ECJ ruled that Article 17(2)(a) “must be interpreted as meaning that the fact that expenditure incurred by a taxable person, a property developer, in respect of advertising costs, administrative costs and estate agents’ commission, in connection with the sale of apartments, also benefits a third party, does not preclude that taxable person deducting in full the input VAT paid on that expenditure where, firstly, there is a direct and immediate link between that expenditure and the taxable person’s economic activity and, secondly, the benefit to the third party is ancillary to the taxable person’s business purposes”.

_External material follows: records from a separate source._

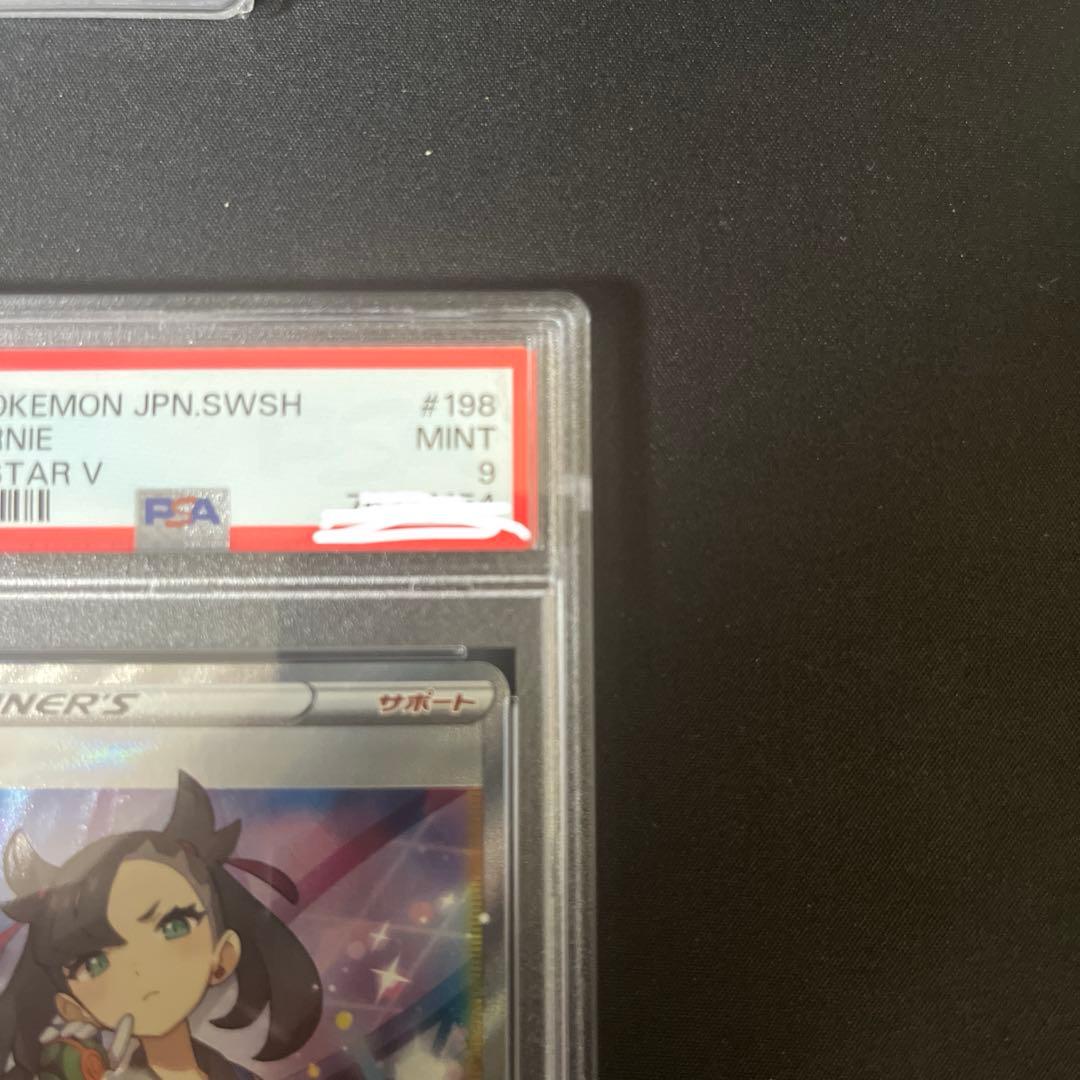 マリィSR PSA9 ソルガレオ＆ルナアーラGX PSA10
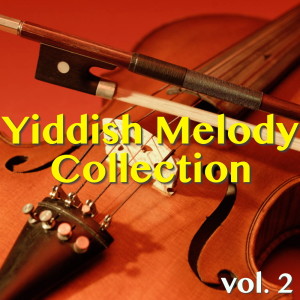 Listen to Chasidic In America song with lyrics from Moishe Oysher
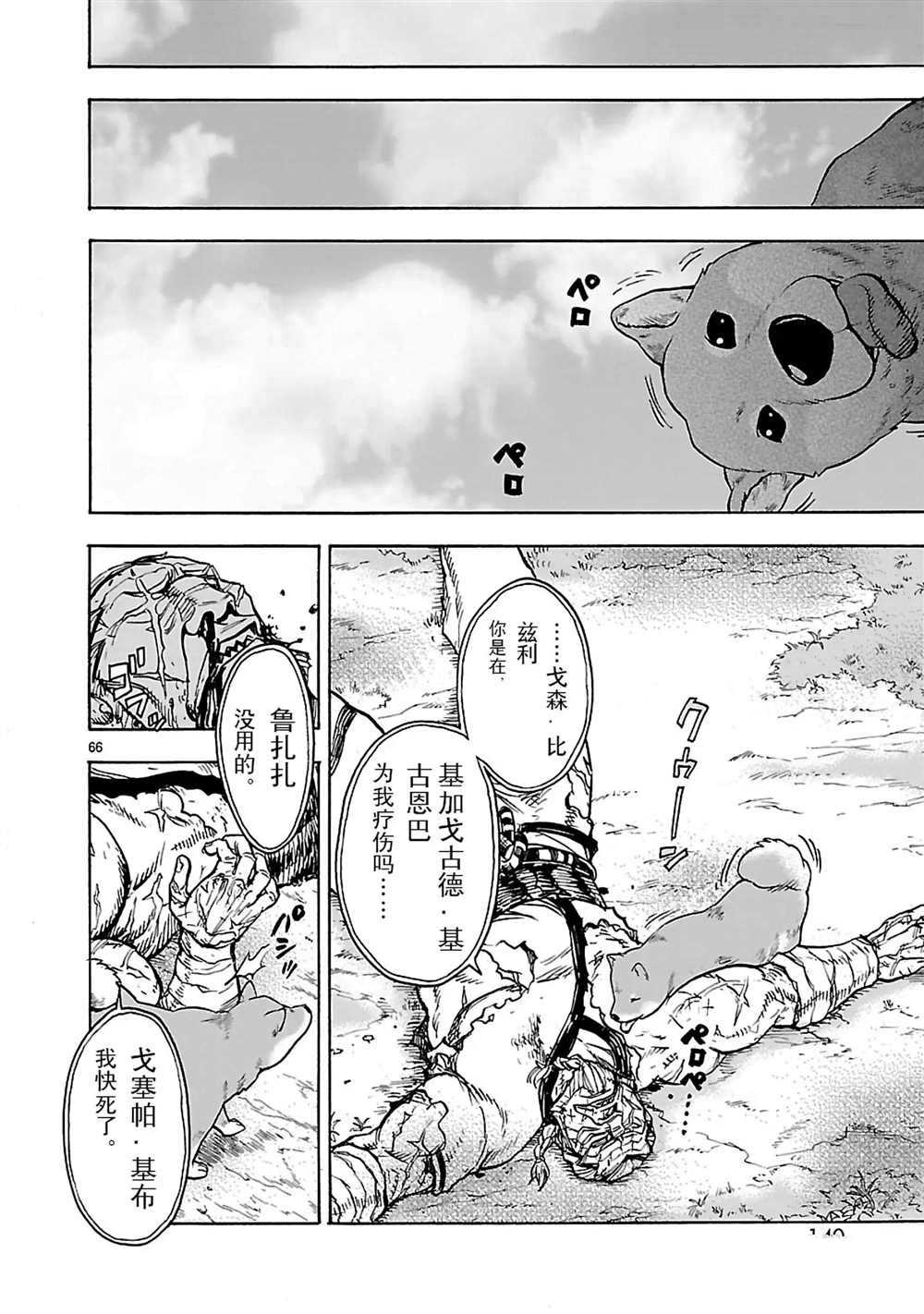 《假面骑士空我（假面超人空我）》漫画最新章节第25话 试看版免费下拉式在线观看章节第【66】张图片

Moreover, the deduction is not precluded in cases where the abovementioned “expenditure does not relate to the taxable person’s general overheads but constitutes costs attributable to particular output transactions, in so far as those costs maintain a direct and immediate link with the taxable person’s taxable transactions”.
In this context, the fact that a third party also derives a benefit from services supplied to the taxable person cannot have the effect of limiting the scope of the taxable person’s right to deduct VAT. However, it remains important to evaluate every element to determine the scope of the taxable person’s right to deduct VAT.
In fact, according to the ECJ, the circumstance in which a taxable person may pass on to a third party part of an expenditure gives some support to the conclusion that a part of the cost relates, not to the output transaction carried out by the taxable person but, to the transaction carried out by the third party.
After this decision, companies should revise (reconsider) their pricing policy, especially with reference to inter-group transactions.